EXCERPT:
From: Andrei SAMBRA <andrei.sambra@gmail.com>
Date: Thu, 15 Nov 2012 09:34:45 -0500
Message-ID: <CAFG79ehVhPrqv0ANrzRKu7_yT1btO5ahPamcvkKHfZODyU4R7w@mail.gmail.com>
To: Henry Story <henry.story@bblfish.net>, public-webid@w3.org
Hello all,

Sorry for the late reply, I somehow missed this email when it was sent.

On Sat, Nov 10, 2012 at 3:10 AM, Henry Story <henry.story@bblfish.net>wrote:

>
> On 10 Nov 2012, at 02:14, Jürgen Jakobitsch <j.jakobitsch@semantic-web.at>
> wrote:
> > hi,
> >
> > just two small notes on today's telconf and the definition of what a
> > webID is.
>
> the minutes are here btw,
>    http://www.w3.org/2012/11/09-webid-minutes.html
>
> (Btw, there are still a few edits I would like to do that doc.
> Anyone know how I should go about doing that?)
>
> >
> > 1. just to keep us out of troubles, i took a look around and found that
> > the domain of predicate "denote" is widely used to be "URI" [1][2][3].

EXERCISE TASKS:
1 – Reproduce the passage of the WebID mailing-list message that begins with the words "On Sat, Nov" and ends after the words "do that doc.".
2 – Render into Spanish this sentence from the WebID mailing-list message: "Sorry for the late reply, I somehow missed this email when it was sent."
3 – Resume the WebID mailing-list message after its final line.
The entries that follow are not needed.

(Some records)
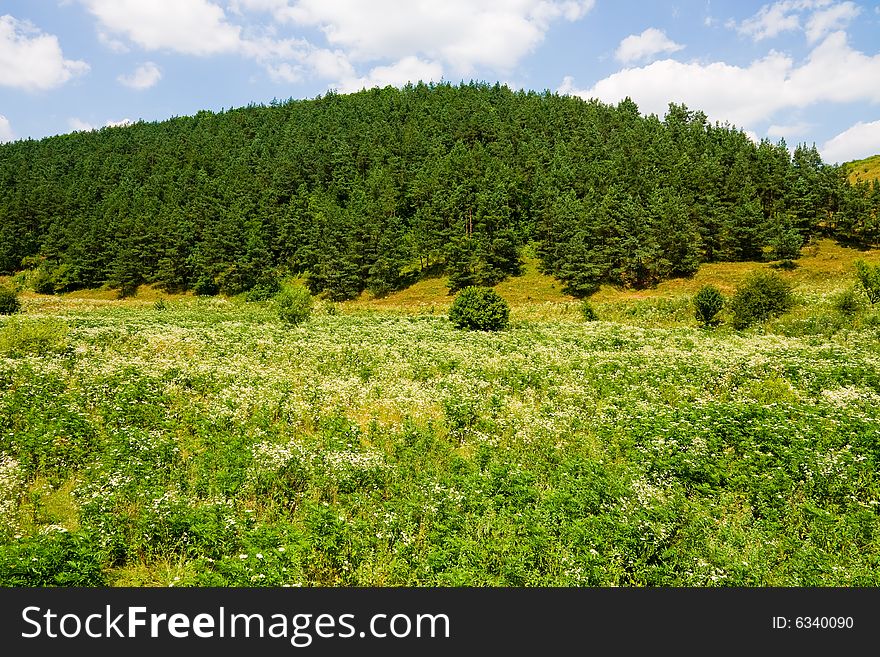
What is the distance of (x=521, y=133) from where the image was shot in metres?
109

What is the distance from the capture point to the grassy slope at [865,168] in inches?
4033

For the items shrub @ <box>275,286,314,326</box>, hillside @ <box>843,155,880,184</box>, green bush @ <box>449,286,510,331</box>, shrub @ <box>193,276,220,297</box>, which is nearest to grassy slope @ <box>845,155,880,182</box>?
hillside @ <box>843,155,880,184</box>

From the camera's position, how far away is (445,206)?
77.4 m

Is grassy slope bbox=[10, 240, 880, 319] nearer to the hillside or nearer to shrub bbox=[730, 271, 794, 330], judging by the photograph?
shrub bbox=[730, 271, 794, 330]

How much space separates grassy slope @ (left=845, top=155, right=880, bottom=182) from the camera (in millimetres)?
102438

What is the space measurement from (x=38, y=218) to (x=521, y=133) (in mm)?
108629

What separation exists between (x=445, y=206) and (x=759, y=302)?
49648mm

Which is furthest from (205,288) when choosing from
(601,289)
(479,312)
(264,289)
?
(601,289)

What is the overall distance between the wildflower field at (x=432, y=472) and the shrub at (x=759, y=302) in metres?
17.7

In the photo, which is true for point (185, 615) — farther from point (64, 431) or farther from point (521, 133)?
point (521, 133)

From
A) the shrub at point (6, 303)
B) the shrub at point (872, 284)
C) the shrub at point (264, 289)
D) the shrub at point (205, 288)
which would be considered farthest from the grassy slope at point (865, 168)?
the shrub at point (6, 303)

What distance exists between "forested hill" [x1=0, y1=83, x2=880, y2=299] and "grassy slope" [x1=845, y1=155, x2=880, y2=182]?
29869 mm

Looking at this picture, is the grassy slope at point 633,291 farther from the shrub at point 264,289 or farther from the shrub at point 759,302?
the shrub at point 759,302

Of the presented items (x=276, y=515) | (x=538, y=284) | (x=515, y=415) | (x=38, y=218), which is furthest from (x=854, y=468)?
(x=38, y=218)
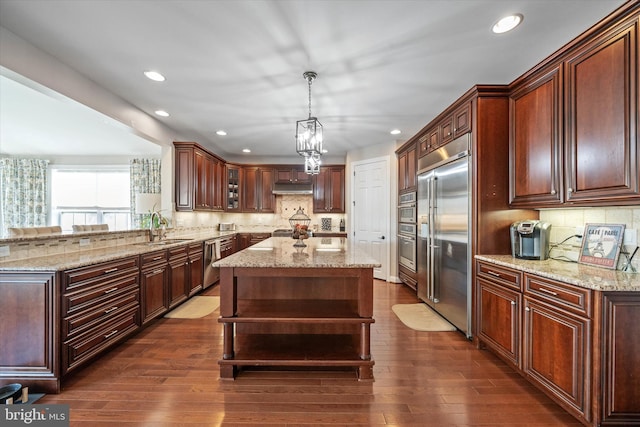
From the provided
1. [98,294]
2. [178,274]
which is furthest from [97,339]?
[178,274]

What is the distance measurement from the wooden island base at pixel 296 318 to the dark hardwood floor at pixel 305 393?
0.52 ft

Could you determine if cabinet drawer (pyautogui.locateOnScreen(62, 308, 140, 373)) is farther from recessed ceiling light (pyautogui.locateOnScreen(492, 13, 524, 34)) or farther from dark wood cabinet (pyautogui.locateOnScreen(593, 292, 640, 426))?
recessed ceiling light (pyautogui.locateOnScreen(492, 13, 524, 34))

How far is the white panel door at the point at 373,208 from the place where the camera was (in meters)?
5.27

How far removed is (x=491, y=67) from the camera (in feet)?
8.59

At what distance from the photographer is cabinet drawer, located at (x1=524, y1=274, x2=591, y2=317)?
1560 millimetres

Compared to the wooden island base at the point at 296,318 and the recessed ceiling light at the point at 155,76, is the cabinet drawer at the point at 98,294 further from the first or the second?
the recessed ceiling light at the point at 155,76

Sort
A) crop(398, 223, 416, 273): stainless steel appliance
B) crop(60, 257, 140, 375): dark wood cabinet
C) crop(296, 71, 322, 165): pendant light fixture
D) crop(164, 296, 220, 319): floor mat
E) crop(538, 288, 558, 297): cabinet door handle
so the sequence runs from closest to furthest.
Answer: crop(538, 288, 558, 297): cabinet door handle, crop(60, 257, 140, 375): dark wood cabinet, crop(296, 71, 322, 165): pendant light fixture, crop(164, 296, 220, 319): floor mat, crop(398, 223, 416, 273): stainless steel appliance

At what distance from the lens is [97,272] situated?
2271mm

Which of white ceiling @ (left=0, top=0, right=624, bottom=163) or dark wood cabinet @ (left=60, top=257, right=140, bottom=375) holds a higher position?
white ceiling @ (left=0, top=0, right=624, bottom=163)

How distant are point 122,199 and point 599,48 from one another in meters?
8.26

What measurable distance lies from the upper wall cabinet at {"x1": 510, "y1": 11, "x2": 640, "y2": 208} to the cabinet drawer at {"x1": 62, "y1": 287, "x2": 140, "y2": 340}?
12.6 ft

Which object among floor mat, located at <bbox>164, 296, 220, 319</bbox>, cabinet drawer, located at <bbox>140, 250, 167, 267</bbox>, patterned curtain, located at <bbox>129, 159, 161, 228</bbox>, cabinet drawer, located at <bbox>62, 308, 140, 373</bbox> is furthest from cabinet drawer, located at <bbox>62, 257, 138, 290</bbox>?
patterned curtain, located at <bbox>129, 159, 161, 228</bbox>

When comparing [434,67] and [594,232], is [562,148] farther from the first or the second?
[434,67]

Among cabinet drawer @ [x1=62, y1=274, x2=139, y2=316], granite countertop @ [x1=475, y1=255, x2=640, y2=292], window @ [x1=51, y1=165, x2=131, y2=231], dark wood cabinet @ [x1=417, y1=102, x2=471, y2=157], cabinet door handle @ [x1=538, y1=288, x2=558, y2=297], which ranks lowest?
cabinet drawer @ [x1=62, y1=274, x2=139, y2=316]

RESULTS OF THE EXERCISE:
1 –
On Sat, Nov 10, 2012 at 3:10 AM, Henry Story <henry.story@bblfish.net>wrote:

>
> On 10 Nov 2012, at 02:14, Jürgen Jakobitsch <j.jakobitsch@semantic-web.at>
> wrote:
> > hi,
> >
> > just two small notes on today's telconf and the definition of what a
> > webID is.
>
> the minutes are here btw,
>    http://www.w3.org/2012/11/09-webid-minutes.html
>
> (Btw, there are still a few edits I would like to do that doc.

2 – Perdón por la respuesta tardía, de alguna manera se me pasó este correo cuando fue enviado.

3 –
> > none of the rare cases i found was something like "URL denote".
>
> I think that is ok. http://tools.ietf.org/html/rfc3986#section-1.1.3
>
>    A URI can be further classified as a locator, a name, or both.  The
>    term "Uniform Resource Locator" (URL) refers to the subset of URIs
>    that, in addition to identifying a resource, provide a means of
>    locating the resource by describing its primary access mechanism
>    (e.g., its network "location").
>
> So I am not sure if a WebID such as http://joe.example/#me is a URL or
> not yet. Even if it were a URL it would also be a URI and so denote.
> ( Still it says that future specs should use the term URI. )
>

This is an issue that has been discussed for a long time and I think the
general consensus is that URL is a deprecated term for a URI that includes
the network location and scheme. URLs do not necessarily need to include
the protocol, they just give the location (i.e. example.com), which in fact
can be http://, ftp://, etc. On the other hand, URIs always designate a
method to access the resource and designate the specific resource to be
accessed (i.e. http://example.com/card#me). I think we should proceed to
using URIs instead of URLs, especially since we're going to push WebID
adoption over the HTTP scheme (afaik from TPAC).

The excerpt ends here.